GNS Healthcare Launches Computer Model of Disease Progression, Treatment Responses in Myeloma
A computer program developed by GNS Healthcare could be used to model and predict disease progression and response to treatment in people with multiple myeloma.
Called “Gemini, the in silico ” Patient” (“in silico” refers to analyses done using computer simulation), the program was built through a collaboration between multiple biopharmaceutical companies, academic medical centers, and the Multiple Myeloma Research Foundation (MMRF).
Gemini builds on data from the CoMMpass Study, a project from the MMRF that is following more than 1,000 multiple myeloma patients several years after their diagnoses. Gemini includes data on many common myeloma treatment modalities (e.g., corticosteroids, proteasome inhibitors, CD38 inhibitors) and how they connect to various clinical endpoints (e.g., survival, disease progression). These data are then analyzed with artificial intelligence (AI) programs such that Gemini can “learn” — that is, identify connections and associations within complex data.
The overarching idea is that, having learned from the existing data, Gemini can predict the most likely outcome when given a new set of variables (patient characteristics, treatment(s), etc.) from a new patient.
“We are reaching a tipping point where patient data is becoming rich and multi-layered enough to power AI models that can help predict patient response at the individual level,” Ravi Parikh, MD, an oncologist and instructor at the University of Pennsylvania, said in a GNS press release. “This announcement represents a true step forward in personalizing cancer treatment.”

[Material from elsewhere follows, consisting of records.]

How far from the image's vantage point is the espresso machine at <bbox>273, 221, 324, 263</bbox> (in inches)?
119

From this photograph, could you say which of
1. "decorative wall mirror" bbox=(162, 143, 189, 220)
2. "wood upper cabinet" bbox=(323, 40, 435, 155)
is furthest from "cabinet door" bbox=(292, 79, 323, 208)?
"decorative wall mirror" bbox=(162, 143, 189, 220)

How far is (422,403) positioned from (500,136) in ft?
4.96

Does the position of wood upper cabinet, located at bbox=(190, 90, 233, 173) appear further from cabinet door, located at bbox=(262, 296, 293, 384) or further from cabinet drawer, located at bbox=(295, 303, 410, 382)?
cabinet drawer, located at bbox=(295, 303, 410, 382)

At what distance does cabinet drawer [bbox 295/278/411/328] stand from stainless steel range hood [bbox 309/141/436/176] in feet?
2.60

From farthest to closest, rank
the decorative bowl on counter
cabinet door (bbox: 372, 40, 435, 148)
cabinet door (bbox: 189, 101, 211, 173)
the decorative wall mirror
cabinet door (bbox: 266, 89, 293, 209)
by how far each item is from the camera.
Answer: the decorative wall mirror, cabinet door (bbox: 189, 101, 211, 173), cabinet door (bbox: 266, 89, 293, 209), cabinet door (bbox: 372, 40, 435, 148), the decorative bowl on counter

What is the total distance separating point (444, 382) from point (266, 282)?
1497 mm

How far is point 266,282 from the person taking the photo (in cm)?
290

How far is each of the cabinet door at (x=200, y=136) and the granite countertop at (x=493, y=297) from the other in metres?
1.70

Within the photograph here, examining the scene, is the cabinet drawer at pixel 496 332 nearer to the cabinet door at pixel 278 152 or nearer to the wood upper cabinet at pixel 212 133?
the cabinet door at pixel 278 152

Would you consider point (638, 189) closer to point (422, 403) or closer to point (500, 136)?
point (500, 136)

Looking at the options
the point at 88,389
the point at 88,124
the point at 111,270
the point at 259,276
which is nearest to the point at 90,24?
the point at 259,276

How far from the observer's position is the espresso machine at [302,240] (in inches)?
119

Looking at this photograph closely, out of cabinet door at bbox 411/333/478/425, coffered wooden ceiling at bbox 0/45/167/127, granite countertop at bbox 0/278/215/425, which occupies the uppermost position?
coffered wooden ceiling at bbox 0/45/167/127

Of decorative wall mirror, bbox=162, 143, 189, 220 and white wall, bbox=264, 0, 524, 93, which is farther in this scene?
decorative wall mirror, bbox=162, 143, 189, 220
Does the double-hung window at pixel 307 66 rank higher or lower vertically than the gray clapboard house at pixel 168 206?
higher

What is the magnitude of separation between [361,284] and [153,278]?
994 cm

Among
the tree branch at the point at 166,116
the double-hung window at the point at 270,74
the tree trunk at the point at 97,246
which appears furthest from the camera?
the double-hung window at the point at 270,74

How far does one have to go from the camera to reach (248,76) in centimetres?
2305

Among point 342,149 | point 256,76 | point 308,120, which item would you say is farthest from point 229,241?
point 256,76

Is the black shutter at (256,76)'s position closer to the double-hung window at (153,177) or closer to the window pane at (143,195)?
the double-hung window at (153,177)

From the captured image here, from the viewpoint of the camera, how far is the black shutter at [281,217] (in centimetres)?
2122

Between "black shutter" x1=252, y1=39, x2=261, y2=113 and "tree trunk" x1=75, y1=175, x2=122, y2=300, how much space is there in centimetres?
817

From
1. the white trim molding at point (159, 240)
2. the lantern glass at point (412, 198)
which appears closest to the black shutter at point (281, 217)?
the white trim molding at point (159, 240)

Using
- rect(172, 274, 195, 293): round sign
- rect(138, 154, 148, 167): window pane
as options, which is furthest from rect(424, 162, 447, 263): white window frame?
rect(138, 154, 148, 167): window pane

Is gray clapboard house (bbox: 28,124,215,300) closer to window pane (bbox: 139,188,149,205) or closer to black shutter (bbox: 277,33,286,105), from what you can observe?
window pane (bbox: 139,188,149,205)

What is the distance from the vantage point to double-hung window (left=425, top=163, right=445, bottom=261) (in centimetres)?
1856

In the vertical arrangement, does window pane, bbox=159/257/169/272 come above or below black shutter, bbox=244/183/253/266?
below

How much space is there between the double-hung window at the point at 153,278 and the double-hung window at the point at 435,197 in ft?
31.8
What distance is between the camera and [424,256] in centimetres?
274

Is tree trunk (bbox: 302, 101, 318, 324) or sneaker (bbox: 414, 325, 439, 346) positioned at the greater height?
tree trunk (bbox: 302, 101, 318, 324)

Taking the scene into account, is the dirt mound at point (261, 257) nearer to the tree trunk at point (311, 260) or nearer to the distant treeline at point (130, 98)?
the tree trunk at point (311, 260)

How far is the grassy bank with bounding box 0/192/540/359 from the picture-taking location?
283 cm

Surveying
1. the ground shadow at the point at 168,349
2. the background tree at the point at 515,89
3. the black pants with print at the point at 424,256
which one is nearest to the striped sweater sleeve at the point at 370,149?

GNS highlighted multiple potential applications of Gemini: for instance, it could be used to run in silico clinical trials. This could be useful for designing actual clinical trials, as it could help identify individuals who are most or least likely to respond to a given treatment, allowing trials to recruit only participants expected to benefit.
Similarly, Gemini could aid in treatment decisions at the individual level. It can be used to predict the outcome of particular treatments, allowing for rapid trial-and-error that doesn’t involve the patient. Gemini also could help clinicians make decisions about the sequence in which treatments are given.
“Over the past decade there have been a dozen treatments approved for multiple myeloma but there is still a lack of evidence to ensure patients receive optimal treatments in first line and subsequent lines of therapy,” said Colin Hill, chairman and CEO of GNS.
“Creating Gemini, the in silico patient, allows us to break the bottleneck of understanding what treatments work for which patients, driving better clinical trial design, generating real-world evidence for market positioning and ultimately creating better outcomes for patients,” Hill said.